Typing Error Inflates Kenya Debt To Ksh. 8.6 Billion

A typing error by the National Treasury has cost Kenyans Sh8.6 billion in debt repayment.

This was after the sum was included as part of repayment for a non-existent loan to the United Kingdom.

The Treasury paid Sh8.6 billion in interest to the UK, bringing the total bilateral debt service to Sh41 billion, according to the first Quarterly Economic and Budgetary Review.

Despite having discharged direct loans owed to its previous colonial ruler, the United Kingdom, in June 2020 after wiring Sh35.3 million to London, Kenya has not taken on any new debt from the United Kingdom.

Officials claimed the sum was expected to be under Eurobond interest payments for the 10 and 30-year bonds borrowed in 2018, but it raised issues about the Treasury’s data accuracy.

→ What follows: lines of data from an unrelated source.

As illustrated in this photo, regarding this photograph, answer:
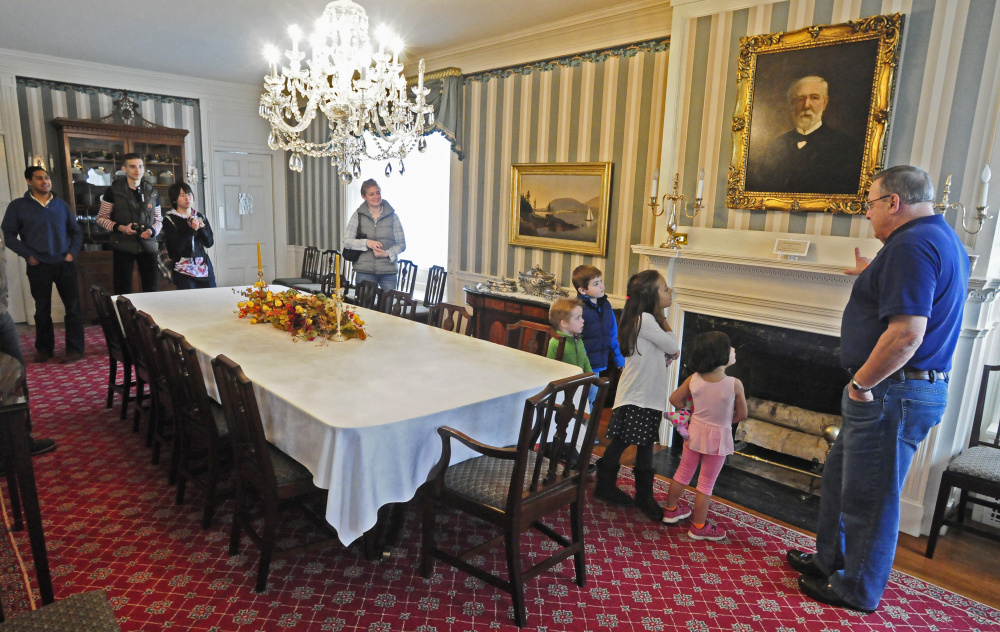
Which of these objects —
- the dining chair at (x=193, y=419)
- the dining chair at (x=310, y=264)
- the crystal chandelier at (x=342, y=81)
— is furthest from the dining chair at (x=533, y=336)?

This resurrected the infamous typing error that might have resulted in an additional Sh9.2 billion being added to a supplementary budget presented to Parliament by Uhuru Kenyatta in 2009, while he was Finance Minister.

“There is a misclassification of debt service on the table; it should be Eurobond payment, not UK debt,” a Treasury source who did not want to be identified stated.

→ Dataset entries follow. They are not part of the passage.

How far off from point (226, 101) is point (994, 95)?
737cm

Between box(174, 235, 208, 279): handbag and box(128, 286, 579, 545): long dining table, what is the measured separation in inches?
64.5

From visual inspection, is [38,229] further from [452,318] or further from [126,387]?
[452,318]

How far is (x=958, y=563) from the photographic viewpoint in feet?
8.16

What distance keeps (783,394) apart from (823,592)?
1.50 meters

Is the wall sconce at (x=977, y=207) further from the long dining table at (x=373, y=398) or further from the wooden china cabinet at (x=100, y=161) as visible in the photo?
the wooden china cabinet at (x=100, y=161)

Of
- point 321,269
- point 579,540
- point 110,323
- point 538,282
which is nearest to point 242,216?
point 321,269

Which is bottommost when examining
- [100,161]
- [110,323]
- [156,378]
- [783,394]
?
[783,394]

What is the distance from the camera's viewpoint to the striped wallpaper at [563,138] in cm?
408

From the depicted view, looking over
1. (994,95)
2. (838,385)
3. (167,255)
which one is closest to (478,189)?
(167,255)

After Business Daily questioned the entry suggesting the country had paid the Sh8.6 billion to the UK, the Treasury removed the Quarterly Economic and Budgetary Review from its website.

Kenya cleared direct loans owed to the UK, its old colonial master, for the first time since independence in June last year. The UK has recently modified how it lends to poor countries.